A Method to Evaluate the Isothermal Effectiveness Factor for Dynamic Oxygen into Mycelial Pellets in Submerged Cultures

Abstract Several models have been developed simulating O 2 transfer in bioreactors, but three limitations are often found: (i) an inadequate kinetic representation of O 2 consumption or wrong boundary conditions, (ii) unrealistic parameter values, and (iii) inadequate experimental systems. In our study we minimized those possible sources of error. Oxygen uptake rate, void fraction of the pellet, and external O 2 mass transfer coefficient were experimentally obtained from bioreactor studies in which pellets of Gibberella fujikuroi were naturally formed. Michaelis‐Menten kinetics and diffusion equations were used to describe the O 2 consumption rate and to evaluate the effectiveness factor in dynamic mode.

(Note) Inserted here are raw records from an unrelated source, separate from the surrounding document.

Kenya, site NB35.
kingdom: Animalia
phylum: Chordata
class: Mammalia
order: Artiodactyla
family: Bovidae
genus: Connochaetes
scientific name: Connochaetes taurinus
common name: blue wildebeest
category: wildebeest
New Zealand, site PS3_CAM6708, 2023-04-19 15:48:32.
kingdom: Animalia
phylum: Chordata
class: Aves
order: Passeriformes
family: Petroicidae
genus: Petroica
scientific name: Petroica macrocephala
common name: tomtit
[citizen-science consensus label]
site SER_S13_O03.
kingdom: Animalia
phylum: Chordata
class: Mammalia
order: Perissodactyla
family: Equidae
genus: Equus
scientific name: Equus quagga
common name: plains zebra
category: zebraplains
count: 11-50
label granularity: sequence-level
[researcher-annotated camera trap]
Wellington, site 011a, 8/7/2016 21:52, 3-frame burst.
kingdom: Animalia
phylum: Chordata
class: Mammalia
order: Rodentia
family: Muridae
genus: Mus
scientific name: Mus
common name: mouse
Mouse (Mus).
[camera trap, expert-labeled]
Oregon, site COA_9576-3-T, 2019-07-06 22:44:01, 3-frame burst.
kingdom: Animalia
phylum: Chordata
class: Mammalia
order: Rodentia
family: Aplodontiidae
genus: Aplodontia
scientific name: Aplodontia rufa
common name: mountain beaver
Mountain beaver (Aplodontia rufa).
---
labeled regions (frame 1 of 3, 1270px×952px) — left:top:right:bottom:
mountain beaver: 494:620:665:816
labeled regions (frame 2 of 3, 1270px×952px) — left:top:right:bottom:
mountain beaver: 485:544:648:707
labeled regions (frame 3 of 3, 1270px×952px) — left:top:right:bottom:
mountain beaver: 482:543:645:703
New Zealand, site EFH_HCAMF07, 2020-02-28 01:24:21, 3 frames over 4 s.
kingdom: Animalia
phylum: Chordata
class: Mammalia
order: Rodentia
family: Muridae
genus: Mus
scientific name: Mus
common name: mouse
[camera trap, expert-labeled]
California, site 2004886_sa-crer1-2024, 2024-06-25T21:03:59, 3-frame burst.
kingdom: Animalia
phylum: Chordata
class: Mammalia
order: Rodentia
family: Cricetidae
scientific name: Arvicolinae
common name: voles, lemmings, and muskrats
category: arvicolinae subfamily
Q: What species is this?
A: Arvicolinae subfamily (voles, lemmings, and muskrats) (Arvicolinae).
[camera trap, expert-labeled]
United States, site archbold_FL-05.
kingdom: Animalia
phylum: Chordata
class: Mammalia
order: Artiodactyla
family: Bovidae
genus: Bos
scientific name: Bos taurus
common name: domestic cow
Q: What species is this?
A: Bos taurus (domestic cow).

The nonlinear mathematical model proposed was solved by the orthogonal collocation technique. The O 2 consumption rate in pellets of G. fujikuroi of 1.7−2.0 mm is only marginally inhibited by diffusion constraints under conditions tested. Simulation analysis showed that the effectiveness factor decreased as the Thiele modulus and pellet diameter increased. The proposed model was applied to experimental data reported for other fungal pellets and allowed to predict optimal conditions for O 2 transfer into mycelial pellets.